• Brief:
Reproduce every line below exactly as written; do not include the images.

• Dataset:
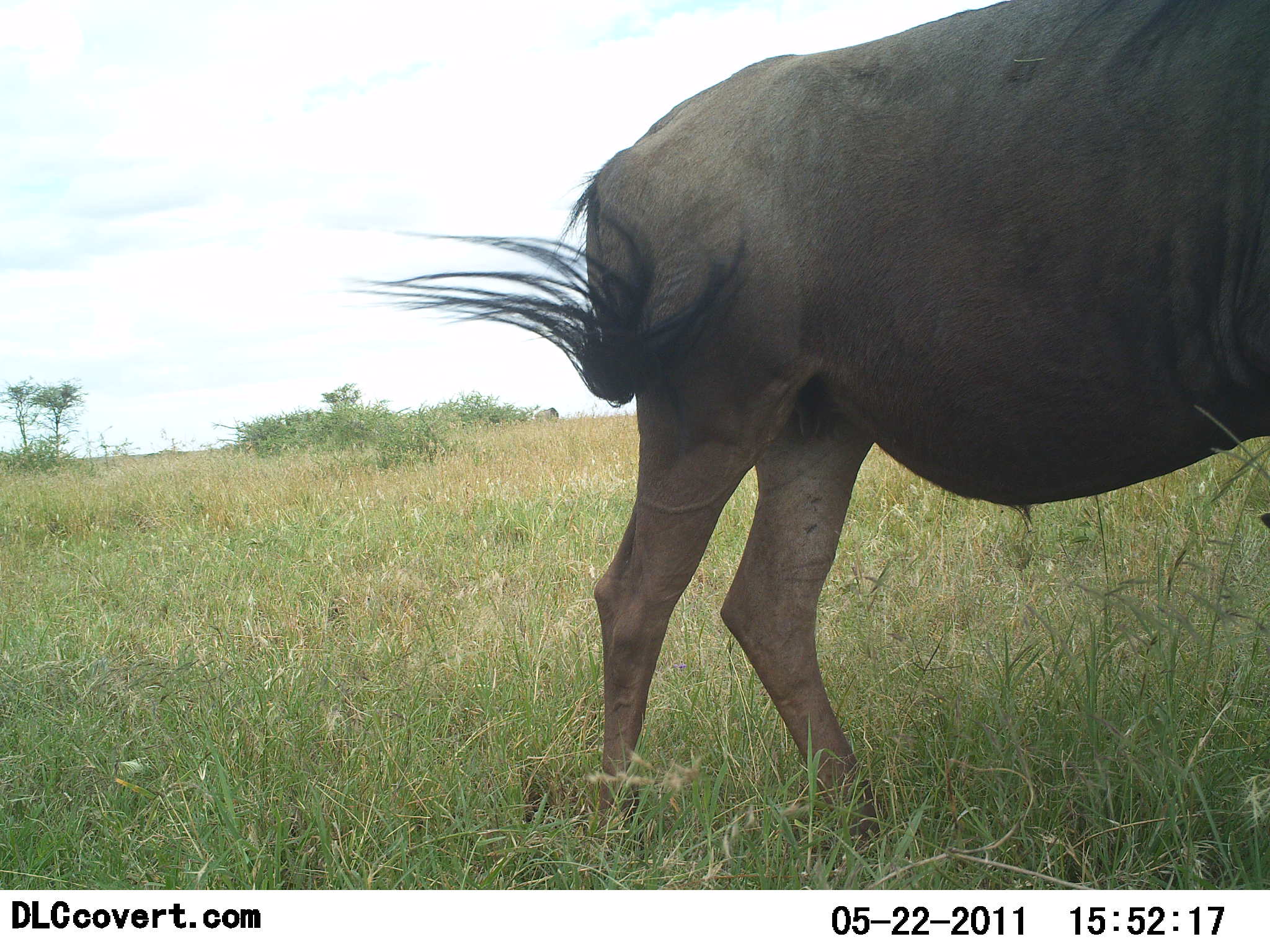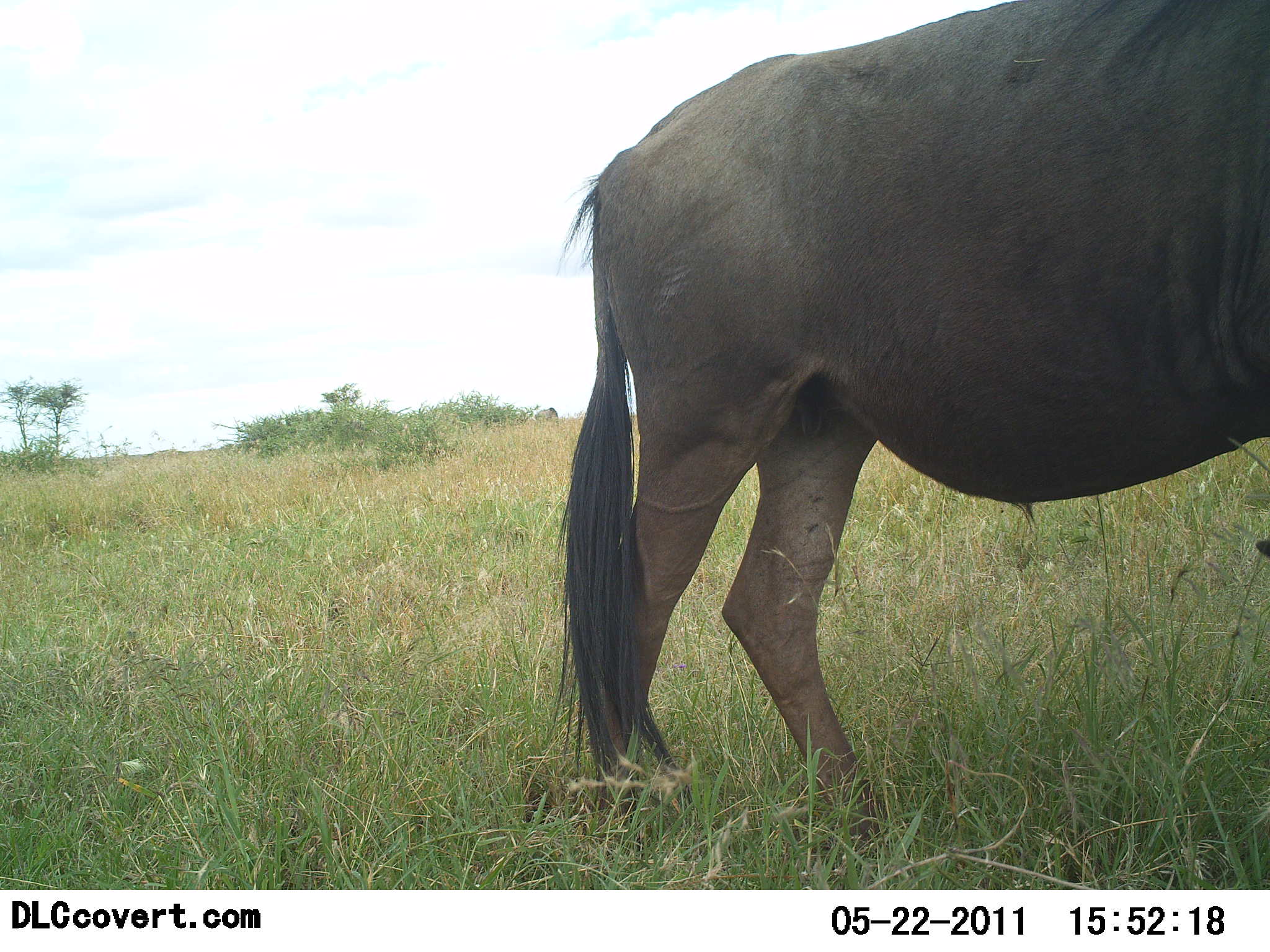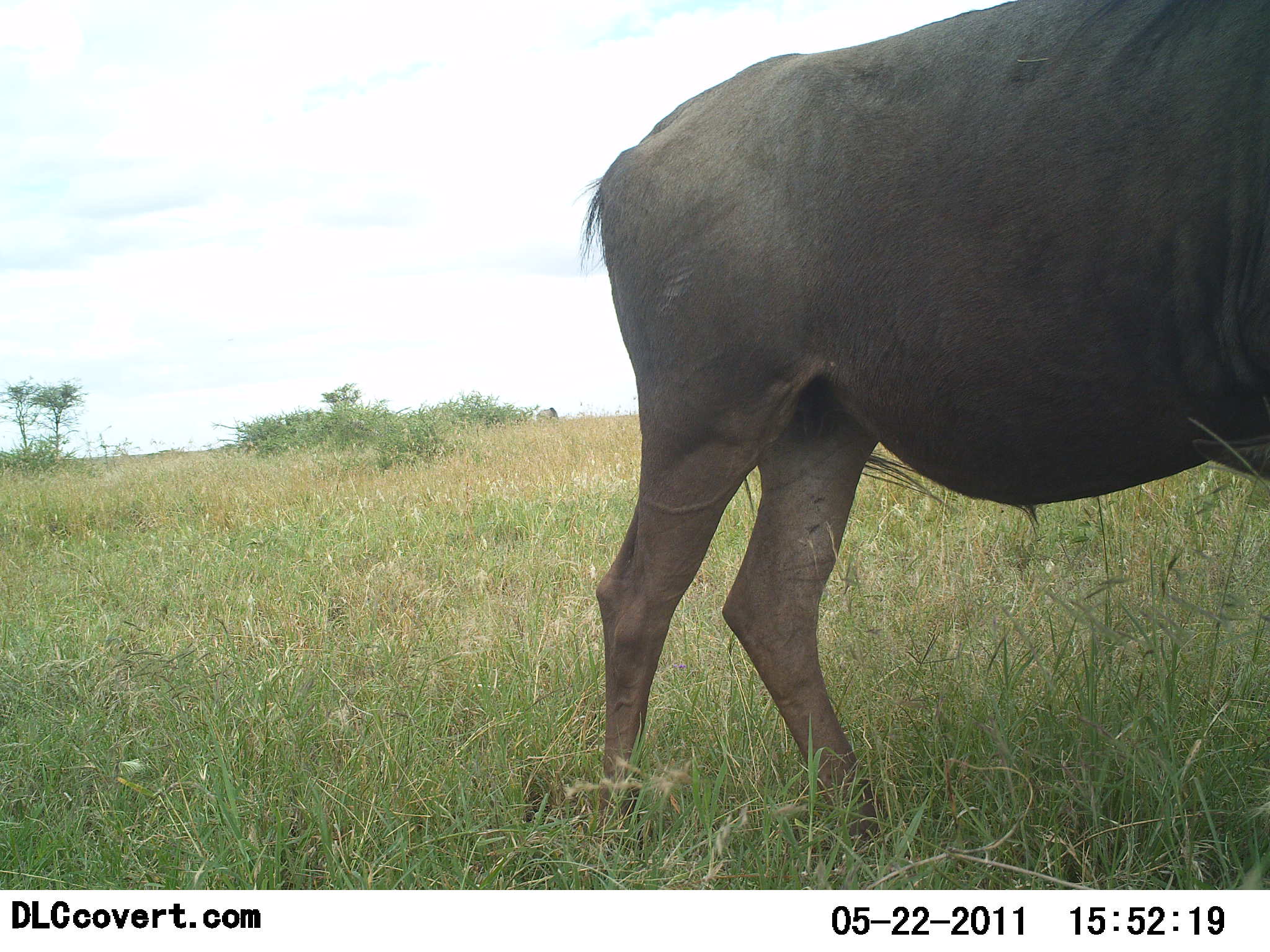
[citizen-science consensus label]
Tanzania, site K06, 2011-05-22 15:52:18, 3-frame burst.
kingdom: Animalia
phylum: Chordata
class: Mammalia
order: Artiodactyla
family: Bovidae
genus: Connochaetes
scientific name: Connochaetes taurinus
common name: blue wildebeest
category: wildebeest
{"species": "wildebeest (blue wildebeest) (Connochaetes taurinus)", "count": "1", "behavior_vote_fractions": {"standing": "100%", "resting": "0%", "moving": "0%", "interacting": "0%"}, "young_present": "8%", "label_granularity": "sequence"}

• Exercise output:
[citizen-science consensus label]
Tanzania, site K06, 2011-05-22 15:52:18, 3-frame burst.
kingdom: Animalia
phylum: Chordata
class: Mammalia
order: Artiodactyla
family: Bovidae
genus: Connochaetes
scientific name: Connochaetes taurinus
common name: blue wildebeest
category: wildebeest
{"species": "wildebeest (blue wildebeest) (Connochaetes taurinus)", "count": "1", "behavior_vote_fractions": {"standing": "100%", "resting": "0%", "moving": "0%", "interacting": "0%"}, "young_present": "8%", "label_granularity": "sequence"}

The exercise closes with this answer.